- WHAT THE EXERCISE ASKS: Say how many lines below contain the word "annotators". The number is the entire reply.

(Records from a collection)
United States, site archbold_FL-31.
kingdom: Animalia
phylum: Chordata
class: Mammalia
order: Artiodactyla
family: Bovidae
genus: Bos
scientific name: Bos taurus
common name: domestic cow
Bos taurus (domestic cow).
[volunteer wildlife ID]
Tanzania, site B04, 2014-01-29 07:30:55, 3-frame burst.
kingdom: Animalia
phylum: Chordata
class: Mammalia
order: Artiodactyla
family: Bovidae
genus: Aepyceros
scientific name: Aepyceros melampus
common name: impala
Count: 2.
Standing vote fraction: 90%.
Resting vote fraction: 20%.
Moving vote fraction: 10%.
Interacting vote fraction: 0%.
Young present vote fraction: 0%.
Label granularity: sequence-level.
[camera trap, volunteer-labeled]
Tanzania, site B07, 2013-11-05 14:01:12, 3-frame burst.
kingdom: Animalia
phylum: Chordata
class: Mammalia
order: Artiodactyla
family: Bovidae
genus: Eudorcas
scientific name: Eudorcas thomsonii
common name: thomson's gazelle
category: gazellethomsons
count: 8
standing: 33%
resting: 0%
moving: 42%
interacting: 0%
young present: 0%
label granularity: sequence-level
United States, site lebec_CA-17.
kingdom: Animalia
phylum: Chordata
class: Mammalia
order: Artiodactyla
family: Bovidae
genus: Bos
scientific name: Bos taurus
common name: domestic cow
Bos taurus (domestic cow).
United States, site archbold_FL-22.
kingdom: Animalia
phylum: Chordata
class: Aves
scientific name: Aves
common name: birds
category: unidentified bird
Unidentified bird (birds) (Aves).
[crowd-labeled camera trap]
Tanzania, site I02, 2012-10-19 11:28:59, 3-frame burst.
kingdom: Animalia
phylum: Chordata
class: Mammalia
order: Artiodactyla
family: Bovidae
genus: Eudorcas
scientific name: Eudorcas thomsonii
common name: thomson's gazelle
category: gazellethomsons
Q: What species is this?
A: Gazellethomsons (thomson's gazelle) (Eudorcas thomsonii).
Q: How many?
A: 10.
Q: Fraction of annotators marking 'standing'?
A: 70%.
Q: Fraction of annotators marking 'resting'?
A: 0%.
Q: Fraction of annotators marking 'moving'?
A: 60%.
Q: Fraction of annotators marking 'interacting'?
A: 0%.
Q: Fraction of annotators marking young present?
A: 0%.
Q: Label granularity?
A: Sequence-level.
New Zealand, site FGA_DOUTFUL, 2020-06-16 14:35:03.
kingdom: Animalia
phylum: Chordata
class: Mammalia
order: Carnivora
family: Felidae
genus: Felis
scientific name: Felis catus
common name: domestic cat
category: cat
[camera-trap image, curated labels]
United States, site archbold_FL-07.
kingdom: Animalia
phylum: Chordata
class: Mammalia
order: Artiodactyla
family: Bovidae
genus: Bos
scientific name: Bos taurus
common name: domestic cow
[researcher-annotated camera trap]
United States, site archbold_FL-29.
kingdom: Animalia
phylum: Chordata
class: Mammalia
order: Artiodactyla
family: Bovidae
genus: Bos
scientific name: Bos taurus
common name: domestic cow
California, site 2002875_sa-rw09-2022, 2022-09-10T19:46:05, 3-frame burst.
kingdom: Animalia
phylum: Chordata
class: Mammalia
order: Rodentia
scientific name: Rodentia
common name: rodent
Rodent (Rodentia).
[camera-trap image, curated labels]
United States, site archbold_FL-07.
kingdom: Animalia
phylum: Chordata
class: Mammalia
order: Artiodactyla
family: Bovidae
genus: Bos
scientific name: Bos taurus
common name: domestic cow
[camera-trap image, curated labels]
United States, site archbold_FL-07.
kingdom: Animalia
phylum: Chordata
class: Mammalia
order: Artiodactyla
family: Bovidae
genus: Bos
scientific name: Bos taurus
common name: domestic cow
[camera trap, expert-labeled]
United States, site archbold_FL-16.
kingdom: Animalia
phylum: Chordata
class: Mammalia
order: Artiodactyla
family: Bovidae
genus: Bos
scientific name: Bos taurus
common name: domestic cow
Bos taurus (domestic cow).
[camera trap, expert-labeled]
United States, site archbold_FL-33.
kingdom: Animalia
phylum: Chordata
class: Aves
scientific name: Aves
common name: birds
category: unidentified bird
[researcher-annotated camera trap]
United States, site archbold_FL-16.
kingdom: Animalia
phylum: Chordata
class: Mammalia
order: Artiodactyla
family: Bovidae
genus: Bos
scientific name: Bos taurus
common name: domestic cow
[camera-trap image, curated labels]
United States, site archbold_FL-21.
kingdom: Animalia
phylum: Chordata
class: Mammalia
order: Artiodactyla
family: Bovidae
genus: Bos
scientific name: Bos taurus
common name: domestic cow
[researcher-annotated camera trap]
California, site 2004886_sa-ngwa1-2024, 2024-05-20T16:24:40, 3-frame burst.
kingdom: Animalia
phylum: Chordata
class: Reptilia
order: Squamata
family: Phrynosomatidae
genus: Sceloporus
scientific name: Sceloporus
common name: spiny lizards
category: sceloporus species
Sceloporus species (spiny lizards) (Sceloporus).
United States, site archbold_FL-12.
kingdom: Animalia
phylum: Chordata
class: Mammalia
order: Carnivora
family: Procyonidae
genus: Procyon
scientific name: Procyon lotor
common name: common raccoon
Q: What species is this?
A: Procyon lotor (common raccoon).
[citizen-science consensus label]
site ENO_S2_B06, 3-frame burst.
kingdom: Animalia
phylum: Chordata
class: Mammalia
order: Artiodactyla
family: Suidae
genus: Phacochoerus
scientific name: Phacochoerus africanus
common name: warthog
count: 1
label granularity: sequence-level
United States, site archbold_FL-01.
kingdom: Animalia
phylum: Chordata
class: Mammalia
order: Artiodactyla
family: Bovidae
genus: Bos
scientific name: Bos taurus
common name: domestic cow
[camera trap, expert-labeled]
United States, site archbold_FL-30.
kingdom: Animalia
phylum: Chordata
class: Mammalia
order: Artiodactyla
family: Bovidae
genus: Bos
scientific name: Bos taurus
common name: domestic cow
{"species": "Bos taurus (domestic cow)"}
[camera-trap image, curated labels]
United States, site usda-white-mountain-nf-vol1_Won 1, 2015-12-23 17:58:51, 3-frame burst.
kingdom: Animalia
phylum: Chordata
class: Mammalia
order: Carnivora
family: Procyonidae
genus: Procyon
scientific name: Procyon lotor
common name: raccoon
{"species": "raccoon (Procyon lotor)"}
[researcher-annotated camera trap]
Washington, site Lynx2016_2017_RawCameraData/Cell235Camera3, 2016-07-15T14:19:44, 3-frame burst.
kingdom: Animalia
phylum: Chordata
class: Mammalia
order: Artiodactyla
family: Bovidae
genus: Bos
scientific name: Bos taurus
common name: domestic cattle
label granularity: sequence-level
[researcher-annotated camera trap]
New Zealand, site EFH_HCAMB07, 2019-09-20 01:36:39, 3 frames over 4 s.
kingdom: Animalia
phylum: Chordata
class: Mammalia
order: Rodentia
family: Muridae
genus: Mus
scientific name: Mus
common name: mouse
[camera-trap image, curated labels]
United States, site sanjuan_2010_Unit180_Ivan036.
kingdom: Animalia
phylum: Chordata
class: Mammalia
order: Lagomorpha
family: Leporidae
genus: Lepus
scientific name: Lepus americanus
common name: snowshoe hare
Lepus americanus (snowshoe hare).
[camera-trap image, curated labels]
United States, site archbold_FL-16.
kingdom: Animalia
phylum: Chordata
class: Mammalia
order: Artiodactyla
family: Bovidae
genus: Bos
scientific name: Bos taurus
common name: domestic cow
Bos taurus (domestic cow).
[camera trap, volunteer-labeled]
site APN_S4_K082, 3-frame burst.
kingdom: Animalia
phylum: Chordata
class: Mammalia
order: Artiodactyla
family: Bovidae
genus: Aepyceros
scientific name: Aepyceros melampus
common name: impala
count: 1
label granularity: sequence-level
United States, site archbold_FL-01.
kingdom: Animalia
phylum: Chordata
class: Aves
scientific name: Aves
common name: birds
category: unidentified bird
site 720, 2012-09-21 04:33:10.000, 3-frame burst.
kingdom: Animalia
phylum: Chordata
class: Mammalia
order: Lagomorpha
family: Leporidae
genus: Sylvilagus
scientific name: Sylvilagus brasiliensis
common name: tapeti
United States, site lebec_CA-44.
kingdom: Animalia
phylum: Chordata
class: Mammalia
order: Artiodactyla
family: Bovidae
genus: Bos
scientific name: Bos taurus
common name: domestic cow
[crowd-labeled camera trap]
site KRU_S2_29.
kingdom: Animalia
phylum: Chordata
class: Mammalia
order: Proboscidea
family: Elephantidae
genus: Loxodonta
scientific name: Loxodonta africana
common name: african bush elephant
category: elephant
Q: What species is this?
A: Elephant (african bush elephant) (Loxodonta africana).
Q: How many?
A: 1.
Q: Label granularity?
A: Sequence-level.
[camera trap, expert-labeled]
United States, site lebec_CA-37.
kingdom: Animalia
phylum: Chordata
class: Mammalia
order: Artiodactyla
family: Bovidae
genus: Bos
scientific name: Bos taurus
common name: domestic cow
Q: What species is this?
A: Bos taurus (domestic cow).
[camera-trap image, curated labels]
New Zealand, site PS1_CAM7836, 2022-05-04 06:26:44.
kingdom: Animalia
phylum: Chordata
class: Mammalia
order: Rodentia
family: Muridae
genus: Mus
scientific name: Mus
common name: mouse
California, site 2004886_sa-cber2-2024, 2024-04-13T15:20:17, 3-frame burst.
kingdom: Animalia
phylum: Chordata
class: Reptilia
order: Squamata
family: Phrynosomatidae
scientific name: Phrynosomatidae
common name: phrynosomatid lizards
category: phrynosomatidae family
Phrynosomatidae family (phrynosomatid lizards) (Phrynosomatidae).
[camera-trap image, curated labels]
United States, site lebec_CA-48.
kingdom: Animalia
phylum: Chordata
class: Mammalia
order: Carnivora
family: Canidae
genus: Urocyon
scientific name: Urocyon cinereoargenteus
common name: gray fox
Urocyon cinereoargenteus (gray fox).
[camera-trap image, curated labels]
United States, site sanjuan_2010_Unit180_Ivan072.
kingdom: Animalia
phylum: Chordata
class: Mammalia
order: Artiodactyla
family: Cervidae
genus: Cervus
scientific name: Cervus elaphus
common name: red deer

- YOUR SOLUTION: 5